State conference idea
Governor Nelson of Nebraska and Utah Gov. Mike Leavitt have been the leading proponents of the state conference as a way to push their case collectively. In this forum, states could cite problems, get the concurrence of their legislatures and petition Congress.
The conference would give them political clout they appear to lack now.
Proponents planned to convene the conference when 26 states had adopted resolutions in support of it. They had hoped for a fall date.
But opposition from the far right stalled the movement with charges that the conference was a disguised Constitutional Convention. Fearful that gun rights and other protections would be dismantled, the opponents helped defeat Conference of the States resolutions in several states this year -- including Maryland, conference advocates say.
Although the measure was sponsored by the Maryland General Assembly's top two leaders, concerns raised by both sides of the political spectrum helped defeat the measure.
"I could hear murmurings from members of the Senate this might be a nice idea, but certainly not an outstanding one, not one whose time had come, that there wasn't an overwhelming compelling need for Maryland to participate," said Senate President Thomas V. Mike Miller Jr., D-Prince George's.

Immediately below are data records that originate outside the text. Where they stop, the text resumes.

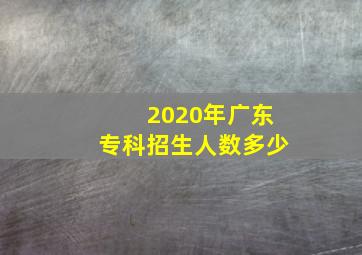 2020年广东专科招生人数多少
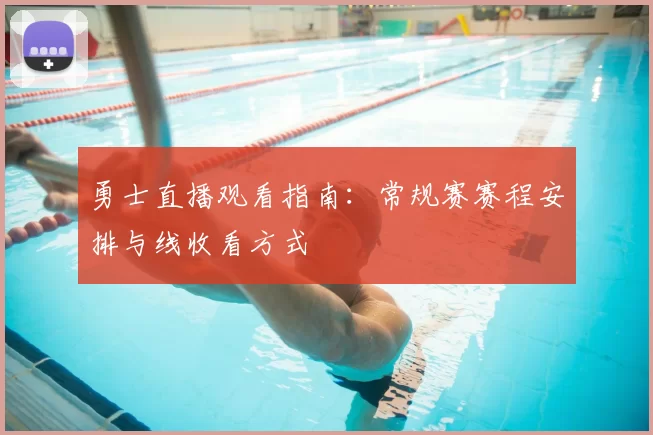 勇士直播观看指南：常规赛赛程安排与线收看方式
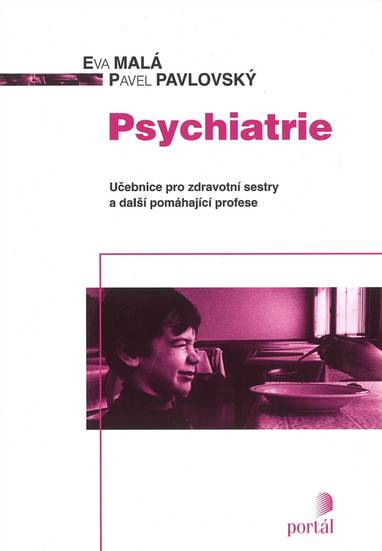 E-kniha Psychiatrie - Pavel Pavlovský, Eva Malá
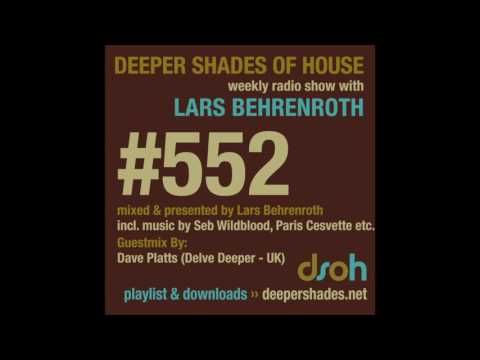Deeper Shades Of House 552 w/ exclusive guest mix by DAVE PLATTS
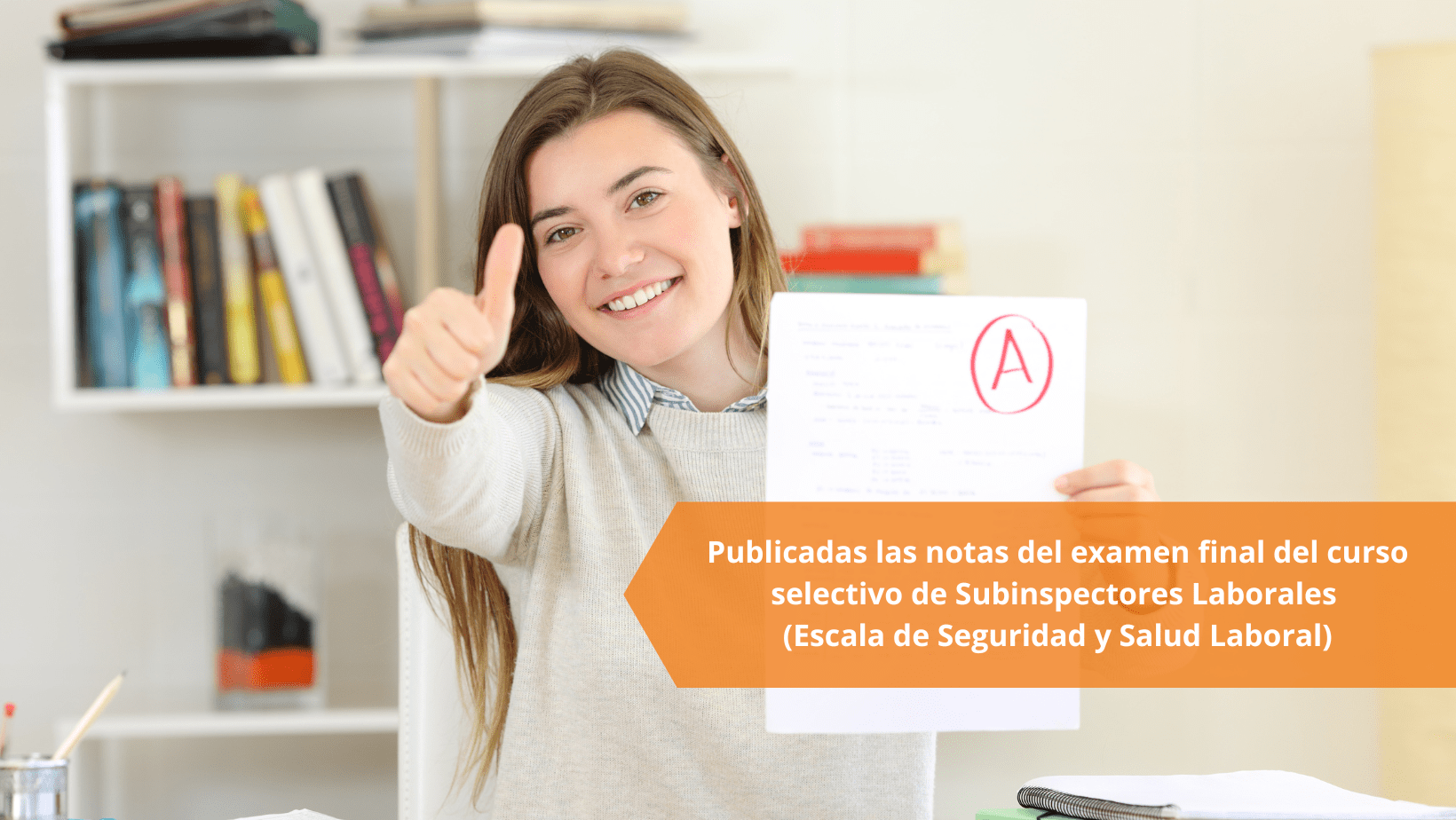 Publicadas las notas del examen final del curso selectivo de Subinspectores Laborales (Escala de Seguridad y Salud Laboral)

So now the gathering this fall will be a meeting of supporters devising ways to counter the opposition and lobby states to sign up.
"The fact of the matter is there are surveys that show the public has more respect, more trust, more confidence in state governments to effectively run programs," said Mr. Silvanik, the policy director of the Council of State Governments.
Dr. Tom Patterson, the Republican majority leader in the Arizona Senate, reflected that view when he said, "We feel in Arizona we're more qualified to determine what's best [for Arizona], from how cars should be inspected to who gets school lunches."
Wrestling for power
Meanwhile, governors and state legislatures across the country, will continue to try and wrest power from the federal government.
In Arizona, for example, Gov. Fife Symington has proposed Land Plan 2000, an attempt to gain state control of the management of federal lands. Environmentalists, as well as hunters and sportsmen in Arizona, are concerned about the proposal.
Charles J. Babbitt, an environmental lawyer in Phoenix whose brother is Secretary of the Interior Bruce Babbitt, charged that the governor's actions have nothing to do with states' rights.
"What he really wants to do is give free rein to the big corporate exploiters of the public domain," said Mr. Babbitt, past president of the Maricopa Audubon Society.
Mr. Babbitt contended that Arizona has "an abysmal record" of ** managing its own lands. He said the state is currently being sued by a public interest law group over grazing issues.
"You have state lands more overgrazed than [Bureau of Land Management] or federal lands," said Mr. Babbitt. "To think Symington is seriously considering that they can do a better job than the federal government over the last hundred years is simply laughable.
"It's not about better management. It's about no management."
But Nebraska's Governor Nelson says states should have first crack at managing their own houses. He offered this prescription for federal-state relations: "Trust the states to get the job done, to meet national standards, and verify that we've done it."